#### Podany fragment ####

Forum o żółwiach lądowych - żółw stepowy i grecki, hodowla, terrarium, nasze żółwie
Wiedza => Prawo => Wątek zaczęty przez: FRUGO w 10.03.2013, 12:52:00 pm
-
Witam :P Wiem , że przy zakupie żółwia lądowego trzeba mieć papiery CITES. Ale na stronie tego forum przeczytałam , że; " CITES nie wystarcza " . Możecie mi powiedzieć coś więcej na ten temat? Jak wyglądają takie przykładowe dokumenty? ::) Ponieważ potem nie chciała bym mieć problemów ???
Z góry dziękuje za odpowiedzi :-*
-
Proponuję poszperać tu:
http://forum.zolw.info/prawo/
-
ja przy zakupie Stepka w zoologiku, dostałam tylko ksero CITESu z podpiętym paragonem i zapisem z tyłu z moimi danym, datą i podpisami. W przeciągu 7 dni pojechałam do Urzędu Ochrony Środowiska tam dostałam druk do rejestracji, wypełniłam go zapłaciłam chyba coś koło 20 zł i Manio jest zarejestrowany, na co dostałam zaświadczenie z Urzędu.. więcej dokumentów nie mam
-
Sądzę, że CITES wystarczy.

#### Wyciąg danych ####

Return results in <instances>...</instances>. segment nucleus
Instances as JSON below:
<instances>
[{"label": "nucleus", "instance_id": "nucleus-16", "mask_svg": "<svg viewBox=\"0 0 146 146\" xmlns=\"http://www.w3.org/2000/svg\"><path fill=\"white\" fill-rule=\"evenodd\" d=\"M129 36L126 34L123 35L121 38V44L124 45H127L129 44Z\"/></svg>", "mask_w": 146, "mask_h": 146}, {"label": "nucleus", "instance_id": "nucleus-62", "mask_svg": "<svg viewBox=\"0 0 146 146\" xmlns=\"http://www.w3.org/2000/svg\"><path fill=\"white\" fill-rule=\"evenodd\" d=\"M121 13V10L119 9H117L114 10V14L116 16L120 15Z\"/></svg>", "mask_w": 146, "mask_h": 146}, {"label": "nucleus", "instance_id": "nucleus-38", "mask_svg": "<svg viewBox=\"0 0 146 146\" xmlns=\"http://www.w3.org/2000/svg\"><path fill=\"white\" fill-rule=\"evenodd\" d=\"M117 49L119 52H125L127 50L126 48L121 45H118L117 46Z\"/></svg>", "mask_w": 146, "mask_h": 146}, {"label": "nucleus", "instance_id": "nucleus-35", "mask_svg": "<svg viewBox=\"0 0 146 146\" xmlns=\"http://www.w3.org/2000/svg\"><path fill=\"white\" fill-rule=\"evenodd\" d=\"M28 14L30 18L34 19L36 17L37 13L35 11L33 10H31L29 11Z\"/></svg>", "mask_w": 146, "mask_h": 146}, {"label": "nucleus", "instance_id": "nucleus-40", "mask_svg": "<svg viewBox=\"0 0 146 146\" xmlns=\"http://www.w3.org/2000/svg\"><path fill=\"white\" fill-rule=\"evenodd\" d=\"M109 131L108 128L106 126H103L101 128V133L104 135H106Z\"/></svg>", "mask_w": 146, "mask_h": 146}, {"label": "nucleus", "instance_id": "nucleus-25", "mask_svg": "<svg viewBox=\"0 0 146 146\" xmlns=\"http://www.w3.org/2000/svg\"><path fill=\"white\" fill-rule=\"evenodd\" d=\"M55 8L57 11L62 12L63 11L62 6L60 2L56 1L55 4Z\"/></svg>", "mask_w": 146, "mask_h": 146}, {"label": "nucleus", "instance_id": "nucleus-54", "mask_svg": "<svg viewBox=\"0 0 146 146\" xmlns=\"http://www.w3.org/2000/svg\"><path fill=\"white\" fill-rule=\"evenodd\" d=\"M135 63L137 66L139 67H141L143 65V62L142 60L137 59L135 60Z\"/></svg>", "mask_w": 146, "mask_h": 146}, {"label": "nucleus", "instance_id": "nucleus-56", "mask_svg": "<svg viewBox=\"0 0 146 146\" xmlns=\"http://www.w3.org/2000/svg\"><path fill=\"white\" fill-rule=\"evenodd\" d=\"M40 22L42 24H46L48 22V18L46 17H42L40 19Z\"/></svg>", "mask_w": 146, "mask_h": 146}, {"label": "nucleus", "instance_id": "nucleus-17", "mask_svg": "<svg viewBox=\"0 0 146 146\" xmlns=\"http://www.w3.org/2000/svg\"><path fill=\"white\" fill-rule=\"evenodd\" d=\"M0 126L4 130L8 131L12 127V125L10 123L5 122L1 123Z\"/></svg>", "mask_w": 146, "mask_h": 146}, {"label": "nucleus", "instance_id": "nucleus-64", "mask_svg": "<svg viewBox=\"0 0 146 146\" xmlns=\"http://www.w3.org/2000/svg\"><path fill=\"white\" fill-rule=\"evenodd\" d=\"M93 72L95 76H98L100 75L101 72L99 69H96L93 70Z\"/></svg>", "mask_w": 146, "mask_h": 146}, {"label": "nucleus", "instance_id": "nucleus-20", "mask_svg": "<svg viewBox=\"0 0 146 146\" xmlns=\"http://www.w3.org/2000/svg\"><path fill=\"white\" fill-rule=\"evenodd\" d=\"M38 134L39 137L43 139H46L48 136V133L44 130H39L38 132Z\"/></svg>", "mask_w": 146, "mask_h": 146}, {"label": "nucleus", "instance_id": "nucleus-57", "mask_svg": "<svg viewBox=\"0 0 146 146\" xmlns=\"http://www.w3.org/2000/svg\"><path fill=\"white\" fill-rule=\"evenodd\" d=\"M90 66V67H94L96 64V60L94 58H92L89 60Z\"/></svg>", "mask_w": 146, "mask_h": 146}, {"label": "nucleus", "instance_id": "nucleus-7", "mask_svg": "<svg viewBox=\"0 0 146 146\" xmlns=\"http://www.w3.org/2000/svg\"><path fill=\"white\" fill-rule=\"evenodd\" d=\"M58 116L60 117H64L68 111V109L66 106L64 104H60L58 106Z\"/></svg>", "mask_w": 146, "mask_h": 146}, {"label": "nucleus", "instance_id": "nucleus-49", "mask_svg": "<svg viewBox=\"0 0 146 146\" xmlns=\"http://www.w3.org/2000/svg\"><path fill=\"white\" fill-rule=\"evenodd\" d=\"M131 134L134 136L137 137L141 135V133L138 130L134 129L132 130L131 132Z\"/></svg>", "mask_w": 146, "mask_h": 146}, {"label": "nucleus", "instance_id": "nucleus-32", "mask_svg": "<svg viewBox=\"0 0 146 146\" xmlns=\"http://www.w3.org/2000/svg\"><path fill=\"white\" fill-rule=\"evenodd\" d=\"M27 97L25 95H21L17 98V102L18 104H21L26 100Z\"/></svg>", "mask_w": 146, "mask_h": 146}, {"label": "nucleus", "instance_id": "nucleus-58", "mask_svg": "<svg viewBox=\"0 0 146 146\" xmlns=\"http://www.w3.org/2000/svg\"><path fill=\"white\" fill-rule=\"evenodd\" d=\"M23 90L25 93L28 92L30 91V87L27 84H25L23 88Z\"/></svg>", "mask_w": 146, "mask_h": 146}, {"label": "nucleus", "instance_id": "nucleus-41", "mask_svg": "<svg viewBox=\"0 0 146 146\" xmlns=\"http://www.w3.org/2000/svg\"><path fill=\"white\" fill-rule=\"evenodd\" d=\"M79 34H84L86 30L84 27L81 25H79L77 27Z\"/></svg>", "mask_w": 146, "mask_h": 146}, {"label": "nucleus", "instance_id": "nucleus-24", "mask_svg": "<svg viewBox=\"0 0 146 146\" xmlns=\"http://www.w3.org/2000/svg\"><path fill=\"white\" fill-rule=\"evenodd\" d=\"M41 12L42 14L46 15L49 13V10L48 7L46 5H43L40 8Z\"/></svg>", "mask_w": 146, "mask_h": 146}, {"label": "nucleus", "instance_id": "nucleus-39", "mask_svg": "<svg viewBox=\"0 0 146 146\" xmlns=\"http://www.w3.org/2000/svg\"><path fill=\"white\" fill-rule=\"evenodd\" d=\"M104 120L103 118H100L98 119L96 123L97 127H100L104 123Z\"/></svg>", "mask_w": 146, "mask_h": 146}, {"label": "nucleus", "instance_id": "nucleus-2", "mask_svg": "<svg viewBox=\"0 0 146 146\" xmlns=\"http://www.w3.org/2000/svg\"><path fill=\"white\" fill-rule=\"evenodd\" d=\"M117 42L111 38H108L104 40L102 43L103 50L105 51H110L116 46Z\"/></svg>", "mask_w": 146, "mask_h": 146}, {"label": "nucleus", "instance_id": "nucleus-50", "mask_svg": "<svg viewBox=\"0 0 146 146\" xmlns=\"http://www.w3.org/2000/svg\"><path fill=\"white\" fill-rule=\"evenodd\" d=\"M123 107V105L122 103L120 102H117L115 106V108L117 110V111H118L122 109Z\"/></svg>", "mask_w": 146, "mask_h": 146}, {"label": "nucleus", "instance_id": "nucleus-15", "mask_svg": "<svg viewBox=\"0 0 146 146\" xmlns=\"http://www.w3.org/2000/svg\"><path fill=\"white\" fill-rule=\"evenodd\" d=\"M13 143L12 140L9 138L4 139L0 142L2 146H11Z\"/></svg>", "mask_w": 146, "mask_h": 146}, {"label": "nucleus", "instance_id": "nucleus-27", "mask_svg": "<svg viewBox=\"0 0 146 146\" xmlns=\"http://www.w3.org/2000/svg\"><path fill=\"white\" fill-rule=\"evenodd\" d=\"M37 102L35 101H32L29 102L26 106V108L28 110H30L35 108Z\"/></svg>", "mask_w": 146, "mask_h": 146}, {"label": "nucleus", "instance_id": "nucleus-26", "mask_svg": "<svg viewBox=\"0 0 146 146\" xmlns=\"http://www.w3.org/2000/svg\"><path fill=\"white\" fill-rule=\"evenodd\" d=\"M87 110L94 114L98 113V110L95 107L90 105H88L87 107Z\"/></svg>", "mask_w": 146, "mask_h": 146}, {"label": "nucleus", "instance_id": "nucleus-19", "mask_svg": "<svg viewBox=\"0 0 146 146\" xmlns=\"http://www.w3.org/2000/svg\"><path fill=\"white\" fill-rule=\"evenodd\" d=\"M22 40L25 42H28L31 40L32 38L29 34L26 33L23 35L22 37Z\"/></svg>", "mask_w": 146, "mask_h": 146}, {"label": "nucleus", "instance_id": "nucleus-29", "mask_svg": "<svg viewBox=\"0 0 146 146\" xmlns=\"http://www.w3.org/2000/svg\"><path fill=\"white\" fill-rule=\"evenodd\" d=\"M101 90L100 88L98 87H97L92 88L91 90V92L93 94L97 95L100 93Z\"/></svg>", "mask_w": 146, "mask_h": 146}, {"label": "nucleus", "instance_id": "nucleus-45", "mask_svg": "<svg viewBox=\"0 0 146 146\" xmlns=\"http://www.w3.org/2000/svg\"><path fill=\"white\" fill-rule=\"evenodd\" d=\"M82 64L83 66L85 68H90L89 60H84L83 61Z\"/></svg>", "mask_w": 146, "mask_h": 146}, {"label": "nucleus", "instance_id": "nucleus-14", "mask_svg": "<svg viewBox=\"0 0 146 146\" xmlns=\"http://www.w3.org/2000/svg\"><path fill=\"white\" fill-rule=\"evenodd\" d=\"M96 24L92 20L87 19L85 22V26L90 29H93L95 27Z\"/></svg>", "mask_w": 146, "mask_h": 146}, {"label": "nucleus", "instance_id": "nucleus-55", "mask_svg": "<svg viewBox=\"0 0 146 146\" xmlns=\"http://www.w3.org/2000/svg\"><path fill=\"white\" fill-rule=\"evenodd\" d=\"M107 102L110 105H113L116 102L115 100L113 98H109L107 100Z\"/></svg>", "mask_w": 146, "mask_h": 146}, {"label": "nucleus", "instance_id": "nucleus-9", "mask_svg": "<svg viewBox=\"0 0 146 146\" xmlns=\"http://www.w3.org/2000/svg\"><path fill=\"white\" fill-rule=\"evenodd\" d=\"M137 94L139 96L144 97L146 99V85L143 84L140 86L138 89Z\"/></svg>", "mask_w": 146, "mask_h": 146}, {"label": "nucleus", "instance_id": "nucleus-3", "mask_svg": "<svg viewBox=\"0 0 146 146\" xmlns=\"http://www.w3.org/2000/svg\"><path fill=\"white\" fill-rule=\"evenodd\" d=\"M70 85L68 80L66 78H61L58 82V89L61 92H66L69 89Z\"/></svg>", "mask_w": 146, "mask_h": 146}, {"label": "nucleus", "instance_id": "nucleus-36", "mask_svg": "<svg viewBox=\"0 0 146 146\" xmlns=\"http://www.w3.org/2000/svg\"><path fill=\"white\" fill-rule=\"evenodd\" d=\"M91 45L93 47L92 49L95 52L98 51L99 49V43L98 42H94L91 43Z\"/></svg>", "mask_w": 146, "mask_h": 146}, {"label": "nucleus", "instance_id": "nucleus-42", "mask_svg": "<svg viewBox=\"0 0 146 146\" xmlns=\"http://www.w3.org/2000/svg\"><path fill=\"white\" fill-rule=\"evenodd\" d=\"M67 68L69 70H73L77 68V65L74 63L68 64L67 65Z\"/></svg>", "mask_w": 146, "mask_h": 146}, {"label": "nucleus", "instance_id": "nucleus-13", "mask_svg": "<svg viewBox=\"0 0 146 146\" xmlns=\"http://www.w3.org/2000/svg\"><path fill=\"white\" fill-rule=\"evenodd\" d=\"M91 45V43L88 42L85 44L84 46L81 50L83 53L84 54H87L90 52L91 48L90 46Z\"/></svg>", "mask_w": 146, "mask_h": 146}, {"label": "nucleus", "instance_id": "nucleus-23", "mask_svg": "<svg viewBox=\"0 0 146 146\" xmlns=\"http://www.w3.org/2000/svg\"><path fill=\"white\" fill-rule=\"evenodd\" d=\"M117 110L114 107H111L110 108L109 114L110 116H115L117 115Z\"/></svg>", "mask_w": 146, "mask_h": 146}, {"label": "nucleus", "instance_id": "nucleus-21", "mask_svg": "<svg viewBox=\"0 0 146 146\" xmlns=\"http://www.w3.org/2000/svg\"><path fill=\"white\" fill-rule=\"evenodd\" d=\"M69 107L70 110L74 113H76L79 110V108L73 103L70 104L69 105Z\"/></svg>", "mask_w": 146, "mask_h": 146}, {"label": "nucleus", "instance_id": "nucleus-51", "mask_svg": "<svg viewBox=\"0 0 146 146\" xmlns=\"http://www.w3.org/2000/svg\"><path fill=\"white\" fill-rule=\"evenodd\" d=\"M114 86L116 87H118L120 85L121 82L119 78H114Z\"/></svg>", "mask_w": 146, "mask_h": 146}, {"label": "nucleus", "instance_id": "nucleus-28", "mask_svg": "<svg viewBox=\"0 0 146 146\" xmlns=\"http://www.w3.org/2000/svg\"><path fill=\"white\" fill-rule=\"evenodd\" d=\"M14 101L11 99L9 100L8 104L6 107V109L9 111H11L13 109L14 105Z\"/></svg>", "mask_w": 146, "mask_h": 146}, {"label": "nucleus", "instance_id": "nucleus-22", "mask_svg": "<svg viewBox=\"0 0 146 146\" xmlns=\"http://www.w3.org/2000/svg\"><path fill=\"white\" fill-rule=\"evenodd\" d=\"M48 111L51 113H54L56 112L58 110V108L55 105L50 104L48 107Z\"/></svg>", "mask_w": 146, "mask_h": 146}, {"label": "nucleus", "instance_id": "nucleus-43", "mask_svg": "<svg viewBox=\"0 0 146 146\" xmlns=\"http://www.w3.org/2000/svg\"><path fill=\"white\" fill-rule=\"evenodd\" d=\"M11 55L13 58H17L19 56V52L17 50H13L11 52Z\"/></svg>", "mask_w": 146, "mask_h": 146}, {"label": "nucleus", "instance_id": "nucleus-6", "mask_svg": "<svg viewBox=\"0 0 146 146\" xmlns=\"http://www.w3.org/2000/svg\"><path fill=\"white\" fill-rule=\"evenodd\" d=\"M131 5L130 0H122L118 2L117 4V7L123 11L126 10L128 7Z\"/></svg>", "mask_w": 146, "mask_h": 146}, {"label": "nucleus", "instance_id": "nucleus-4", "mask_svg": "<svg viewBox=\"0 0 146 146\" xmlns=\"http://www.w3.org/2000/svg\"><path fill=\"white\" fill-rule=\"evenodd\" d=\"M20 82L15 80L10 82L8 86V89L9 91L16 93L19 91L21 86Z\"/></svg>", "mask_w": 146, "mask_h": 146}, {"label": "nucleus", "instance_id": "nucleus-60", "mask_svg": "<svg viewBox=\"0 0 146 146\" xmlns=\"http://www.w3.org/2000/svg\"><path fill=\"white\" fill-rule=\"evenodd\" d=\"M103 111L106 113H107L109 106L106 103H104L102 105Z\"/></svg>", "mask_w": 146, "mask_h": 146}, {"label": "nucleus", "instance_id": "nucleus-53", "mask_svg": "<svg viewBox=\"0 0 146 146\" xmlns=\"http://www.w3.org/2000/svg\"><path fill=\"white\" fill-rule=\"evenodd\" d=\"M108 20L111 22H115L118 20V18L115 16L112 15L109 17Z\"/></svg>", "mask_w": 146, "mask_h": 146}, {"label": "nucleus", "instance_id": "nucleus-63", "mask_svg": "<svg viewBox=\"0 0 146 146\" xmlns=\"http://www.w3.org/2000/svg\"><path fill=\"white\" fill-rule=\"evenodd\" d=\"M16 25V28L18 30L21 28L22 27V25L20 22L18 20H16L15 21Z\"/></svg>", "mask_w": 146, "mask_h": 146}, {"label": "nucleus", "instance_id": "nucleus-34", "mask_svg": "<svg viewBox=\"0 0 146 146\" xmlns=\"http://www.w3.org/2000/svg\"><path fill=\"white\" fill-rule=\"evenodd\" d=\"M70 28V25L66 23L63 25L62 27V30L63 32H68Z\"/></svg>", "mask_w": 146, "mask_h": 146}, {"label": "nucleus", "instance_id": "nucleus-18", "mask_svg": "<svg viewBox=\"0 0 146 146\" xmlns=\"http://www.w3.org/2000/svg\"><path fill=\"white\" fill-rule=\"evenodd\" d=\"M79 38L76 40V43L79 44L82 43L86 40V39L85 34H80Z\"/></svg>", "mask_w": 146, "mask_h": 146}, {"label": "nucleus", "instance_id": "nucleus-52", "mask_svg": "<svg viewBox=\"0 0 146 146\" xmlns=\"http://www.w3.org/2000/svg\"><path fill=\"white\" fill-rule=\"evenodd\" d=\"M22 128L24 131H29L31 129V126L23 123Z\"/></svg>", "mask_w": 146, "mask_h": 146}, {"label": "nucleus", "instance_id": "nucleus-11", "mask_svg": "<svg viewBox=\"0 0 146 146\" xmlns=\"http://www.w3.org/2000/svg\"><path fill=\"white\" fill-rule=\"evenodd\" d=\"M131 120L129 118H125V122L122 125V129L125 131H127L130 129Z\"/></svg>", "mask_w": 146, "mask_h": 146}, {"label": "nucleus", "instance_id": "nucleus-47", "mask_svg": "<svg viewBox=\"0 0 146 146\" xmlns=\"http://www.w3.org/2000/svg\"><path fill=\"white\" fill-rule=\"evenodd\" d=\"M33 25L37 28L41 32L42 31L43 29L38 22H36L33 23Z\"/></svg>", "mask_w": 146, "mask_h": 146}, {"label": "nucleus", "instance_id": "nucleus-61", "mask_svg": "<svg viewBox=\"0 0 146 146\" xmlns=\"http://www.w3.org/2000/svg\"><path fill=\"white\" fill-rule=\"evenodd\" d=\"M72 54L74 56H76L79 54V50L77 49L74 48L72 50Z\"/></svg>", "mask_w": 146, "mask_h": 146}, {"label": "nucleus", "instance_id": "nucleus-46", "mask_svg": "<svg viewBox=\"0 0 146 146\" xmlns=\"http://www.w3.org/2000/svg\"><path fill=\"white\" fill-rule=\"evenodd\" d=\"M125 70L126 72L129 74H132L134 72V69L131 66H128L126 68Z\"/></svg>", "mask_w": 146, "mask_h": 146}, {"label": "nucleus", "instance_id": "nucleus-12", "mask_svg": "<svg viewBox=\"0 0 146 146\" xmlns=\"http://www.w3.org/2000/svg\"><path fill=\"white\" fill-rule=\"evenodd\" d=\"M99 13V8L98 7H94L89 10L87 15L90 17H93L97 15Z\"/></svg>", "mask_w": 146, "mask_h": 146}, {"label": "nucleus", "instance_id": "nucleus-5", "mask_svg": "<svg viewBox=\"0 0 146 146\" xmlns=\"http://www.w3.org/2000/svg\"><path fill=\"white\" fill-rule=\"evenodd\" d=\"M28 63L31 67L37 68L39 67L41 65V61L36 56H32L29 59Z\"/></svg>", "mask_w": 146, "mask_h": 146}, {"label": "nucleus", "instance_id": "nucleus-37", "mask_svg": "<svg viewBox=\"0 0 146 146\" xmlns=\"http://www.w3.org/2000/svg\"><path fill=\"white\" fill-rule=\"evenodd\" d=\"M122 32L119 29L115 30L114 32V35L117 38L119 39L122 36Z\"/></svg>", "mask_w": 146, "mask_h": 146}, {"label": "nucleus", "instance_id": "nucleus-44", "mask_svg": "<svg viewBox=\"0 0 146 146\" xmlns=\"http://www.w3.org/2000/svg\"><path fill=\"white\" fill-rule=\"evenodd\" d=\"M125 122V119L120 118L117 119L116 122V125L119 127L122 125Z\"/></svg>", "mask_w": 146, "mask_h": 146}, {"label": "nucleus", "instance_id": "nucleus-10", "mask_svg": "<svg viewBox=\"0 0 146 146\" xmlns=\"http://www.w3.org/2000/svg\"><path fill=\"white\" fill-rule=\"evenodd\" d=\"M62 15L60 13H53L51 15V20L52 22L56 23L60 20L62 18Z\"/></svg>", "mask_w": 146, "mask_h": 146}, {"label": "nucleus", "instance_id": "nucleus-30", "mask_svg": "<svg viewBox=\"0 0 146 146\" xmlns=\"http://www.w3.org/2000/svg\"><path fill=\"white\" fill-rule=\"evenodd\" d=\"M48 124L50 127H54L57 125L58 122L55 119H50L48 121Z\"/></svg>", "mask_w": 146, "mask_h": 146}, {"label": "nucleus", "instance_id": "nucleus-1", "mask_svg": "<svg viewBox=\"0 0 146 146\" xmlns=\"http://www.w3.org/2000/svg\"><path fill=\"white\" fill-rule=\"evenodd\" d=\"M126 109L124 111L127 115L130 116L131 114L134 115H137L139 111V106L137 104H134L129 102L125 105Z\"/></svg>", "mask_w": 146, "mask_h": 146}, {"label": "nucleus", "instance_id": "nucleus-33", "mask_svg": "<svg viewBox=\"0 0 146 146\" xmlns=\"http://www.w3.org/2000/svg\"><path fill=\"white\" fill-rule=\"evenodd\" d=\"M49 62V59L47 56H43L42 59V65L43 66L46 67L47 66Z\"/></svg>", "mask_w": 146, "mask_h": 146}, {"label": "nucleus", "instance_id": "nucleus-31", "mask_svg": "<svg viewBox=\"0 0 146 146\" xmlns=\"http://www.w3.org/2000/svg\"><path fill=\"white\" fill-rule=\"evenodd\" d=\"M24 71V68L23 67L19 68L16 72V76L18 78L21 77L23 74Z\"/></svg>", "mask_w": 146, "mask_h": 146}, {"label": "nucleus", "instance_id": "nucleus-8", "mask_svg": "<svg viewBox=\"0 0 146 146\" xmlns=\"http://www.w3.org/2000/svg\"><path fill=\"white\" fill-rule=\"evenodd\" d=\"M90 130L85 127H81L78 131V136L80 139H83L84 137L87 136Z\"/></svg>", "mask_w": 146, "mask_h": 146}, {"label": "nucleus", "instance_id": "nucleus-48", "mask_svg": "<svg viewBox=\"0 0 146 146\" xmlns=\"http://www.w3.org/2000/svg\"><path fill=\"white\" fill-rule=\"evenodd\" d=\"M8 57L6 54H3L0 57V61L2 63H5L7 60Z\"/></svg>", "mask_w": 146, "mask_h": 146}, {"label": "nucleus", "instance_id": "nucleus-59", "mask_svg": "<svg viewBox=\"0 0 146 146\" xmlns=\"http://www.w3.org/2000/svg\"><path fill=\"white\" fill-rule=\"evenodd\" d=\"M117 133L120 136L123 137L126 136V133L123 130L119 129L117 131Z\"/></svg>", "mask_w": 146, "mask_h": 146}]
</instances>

####
#### Wyciąg danych ####

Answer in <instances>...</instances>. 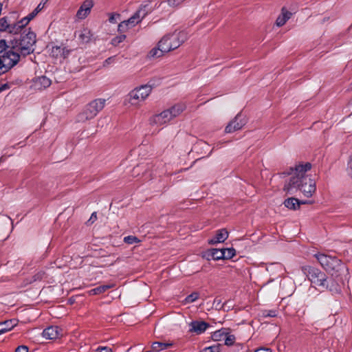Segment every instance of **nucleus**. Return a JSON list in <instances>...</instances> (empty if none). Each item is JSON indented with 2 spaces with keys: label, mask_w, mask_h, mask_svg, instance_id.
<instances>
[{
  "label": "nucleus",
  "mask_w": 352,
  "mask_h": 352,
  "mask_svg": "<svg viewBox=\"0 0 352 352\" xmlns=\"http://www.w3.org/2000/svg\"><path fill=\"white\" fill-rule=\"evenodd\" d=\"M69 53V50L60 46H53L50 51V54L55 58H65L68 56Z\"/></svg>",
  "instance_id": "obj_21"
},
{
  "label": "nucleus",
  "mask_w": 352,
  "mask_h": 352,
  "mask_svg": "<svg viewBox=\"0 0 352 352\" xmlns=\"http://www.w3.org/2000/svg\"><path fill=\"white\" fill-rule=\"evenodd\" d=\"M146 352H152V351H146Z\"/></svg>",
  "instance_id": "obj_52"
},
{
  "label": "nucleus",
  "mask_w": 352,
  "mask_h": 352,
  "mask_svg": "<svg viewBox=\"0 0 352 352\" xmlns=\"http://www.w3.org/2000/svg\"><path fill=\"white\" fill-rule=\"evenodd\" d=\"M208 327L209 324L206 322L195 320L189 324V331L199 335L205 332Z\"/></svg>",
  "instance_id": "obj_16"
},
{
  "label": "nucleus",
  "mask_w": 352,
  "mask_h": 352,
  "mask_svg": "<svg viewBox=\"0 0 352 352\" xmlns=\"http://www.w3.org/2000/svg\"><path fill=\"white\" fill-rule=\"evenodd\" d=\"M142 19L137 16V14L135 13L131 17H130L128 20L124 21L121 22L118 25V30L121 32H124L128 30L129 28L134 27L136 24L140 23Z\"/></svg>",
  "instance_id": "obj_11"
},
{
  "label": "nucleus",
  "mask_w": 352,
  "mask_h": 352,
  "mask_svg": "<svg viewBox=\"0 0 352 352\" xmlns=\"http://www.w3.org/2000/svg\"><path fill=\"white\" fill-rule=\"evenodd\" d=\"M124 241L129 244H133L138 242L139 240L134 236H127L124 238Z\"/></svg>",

####

§ Zadanie 1: Proszę przetłumaczyć na język angielski następujące zdanie z podanego fragmentu: „Sądzę, że CITES wystarczy.”
§ Zadanie 2: Proszę przepisać wiernie część podanego fragmentu, od słów „Z góry dziękuje” aż do słów „że CITES wystarczy.” włącznie.
Zestawienie pochodzi z innego źródła niż podany fragment.

§ Odpowiedź pisemna 1: I think CITES will be enough.

§ Odpowiedź pisemna 2:
Z góry dziękuje za odpowiedzi :-*
-
Proponuję poszperać tu:
http://forum.zolw.info/prawo/
-
ja przy zakupie Stepka w zoologiku, dostałam tylko ksero CITESu z podpiętym paragonem i zapisem z tyłu z moimi danym, datą i podpisami. W przeciągu 7 dni pojechałam do Urzędu Ochrony Środowiska tam dostałam druk do rejestracji, wypełniłam go zapłaciłam chyba coś koło 20 zł i Manio jest zarejestrowany, na co dostałam zaświadczenie z Urzędu.. więcej dokumentów nie mam
-
Sądzę, że CITES wystarczy.